● **CONSIGNES**
A – Restituez à l'identique le passage de l'extrait sur la parentalité qui s'ouvre sur les mots contenant "Une vulgate de" et se termine par "pour la vie.".
B – Répondez aux questions suivantes d'après l'extrait sur la parentalité.
(i) D'où viennent nos prédilections et nos travers, selon ce qu'il est désormais usuel de penser ?
(ii) Quelles deux attitudes des parents sont qualifiées d'inexcusables ?
(iii) Avec quelle malédiction les enfants rompront-ils ?
C – Poursuivez l'extrait sur la parentalité à partir de sa dernière phrase.

**** EXTRAIT FOURNI

Une parentalité blessée

Une vulgate de la psychanalyse s’est installée pour longtemps dans nos moeurs. Il nous faudra bien apprendre à en tirer le meilleur, et à en moquer les excès. Plus compliqué parfois, il y a l’excès du meilleur. Parce que tout adulte a été enfant avant que d’être adulte, et porte en lui son indéfectible enfance, il est usuel désormais de penser que nos prédilections et nos travers viennent de notre enfance. Que les moindres mots et gestes de nos parents nous déterminent pour la vie.

De cette croyance générale, on tire un peu rapidement une culpabilité assez facile à manipuler. Les parents sont fautifs. On peut toujours les prendre en défaut ; pas assez d’amour ou pas assez de discipline, pas assez de confiance ou pas assez de soin, pas assez de proximité ou pas assez de respect. En plus il arrive souvent que le reproche soit justifié : mais le reproche toujours discutable n’a de sens que sur le mode du vis à vis éthique, et non sur le ton de postulat d’un savoir qui clôt toute discussion. Tout reproche cesserait si l’on écoutait justement un peu plus ce que la psychanalyse nous enseigne.

C’est que nous transmettons justement à nos enfants ce que nous ne désirions pas qu’il nous ait été transmis, et que nous ne désirions pas leur transmettre. Et que nous ne savons pas leur transmettre ce que nous voulons le plus leur transmettre. Bref : que les parents ont moins de pouvoir qu’ils ne le croient souvent. Je n’écris pas cela pour les excuser de se laver les mains après avoir jeté l’éponge! La défection des parents, leur lâcheté, sont inexcusables. Mais pour cela il faut leur apprendre à discerner tout ce qui dépend d’eux, et faire avec tout ce qui n’en dépend pas.

Mais pour les enfants aussi viendra un moment où ils devront cesser de modifier ce qui ne dépend pas d’eux, et de faire avec ce qu’ils ne peuvent ni jeter ni réparer. Un moment où ils auront la force de recevoir tout ce qui leur a été donné et d’en faire autre chose. Un moment où ils commenceront à donner autre chose que ce qu’on leur a donné. Un moment où ils commenceront à faire ce qui dépend d’eux pour agir et parler par eux-mêmes. C’est ainsi qu’ils rompront avec la malédiction tragique, interne à la différence des générations, que les victimes soient les coupables.

********
**** DONNÉES FOURNIES

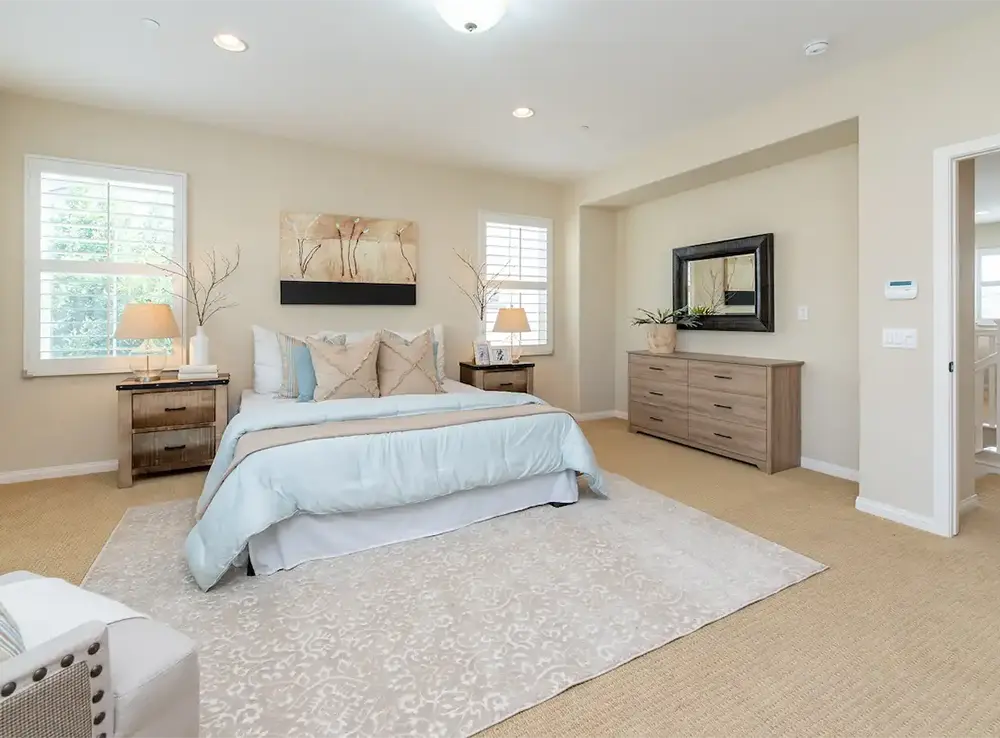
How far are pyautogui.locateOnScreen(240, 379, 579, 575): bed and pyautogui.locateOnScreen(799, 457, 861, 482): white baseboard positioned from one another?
2.07 m

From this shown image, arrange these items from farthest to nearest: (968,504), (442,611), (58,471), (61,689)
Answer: (58,471) → (968,504) → (442,611) → (61,689)

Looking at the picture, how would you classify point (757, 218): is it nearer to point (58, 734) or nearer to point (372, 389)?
point (372, 389)

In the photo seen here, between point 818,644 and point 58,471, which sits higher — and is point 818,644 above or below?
below

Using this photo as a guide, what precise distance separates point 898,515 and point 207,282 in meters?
4.95

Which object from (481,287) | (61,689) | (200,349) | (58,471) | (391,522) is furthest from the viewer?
(481,287)

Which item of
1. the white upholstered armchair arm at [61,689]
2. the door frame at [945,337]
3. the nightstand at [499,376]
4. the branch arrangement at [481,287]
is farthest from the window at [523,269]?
the white upholstered armchair arm at [61,689]

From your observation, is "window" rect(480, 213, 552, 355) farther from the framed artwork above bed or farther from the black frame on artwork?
the black frame on artwork

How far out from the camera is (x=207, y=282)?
4.27 metres

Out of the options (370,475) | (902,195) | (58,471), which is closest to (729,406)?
(902,195)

********

● **RÉSULTATS ATTENDUS**
A –
Une vulgate de la psychanalyse s’est installée pour longtemps dans nos moeurs. Il nous faudra bien apprendre à en tirer le meilleur, et à en moquer les excès. Plus compliqué parfois, il y a l’excès du meilleur. Parce que tout adulte a été enfant avant que d’être adulte, et porte en lui son indéfectible enfance, il est usuel désormais de penser que nos prédilections et nos travers viennent de notre enfance. Que les moindres mots et gestes de nos parents nous déterminent pour la vie.

B –
(i) De notre enfance.
(ii) Leur défection et leur lâcheté.
(iii) Avec la malédiction tragique, interne à la différence des générations, que les victimes soient les coupables.

C –
Une chose cependant me chagrine dans tout cela, comme un grain de sable, que j’hésite à formuler tant il rebrousse les sentiments. C’est le caractère unilatéral dans l’analyse de cette dissymétrie. Qu’on permette à un philosophe, un peu ignorant et étonné, d’enfoncer une porte probablement déjà ouverte. Les enfants ne viennent pas seulement après les parents. Pour partie ils sont contemporains et vivent ordinairement ensemble un nombre d’années assez conséquent. Après les enfants d’ailleurs la vie continue, assez modifiée. Et c’est même une image heureuse de la vie.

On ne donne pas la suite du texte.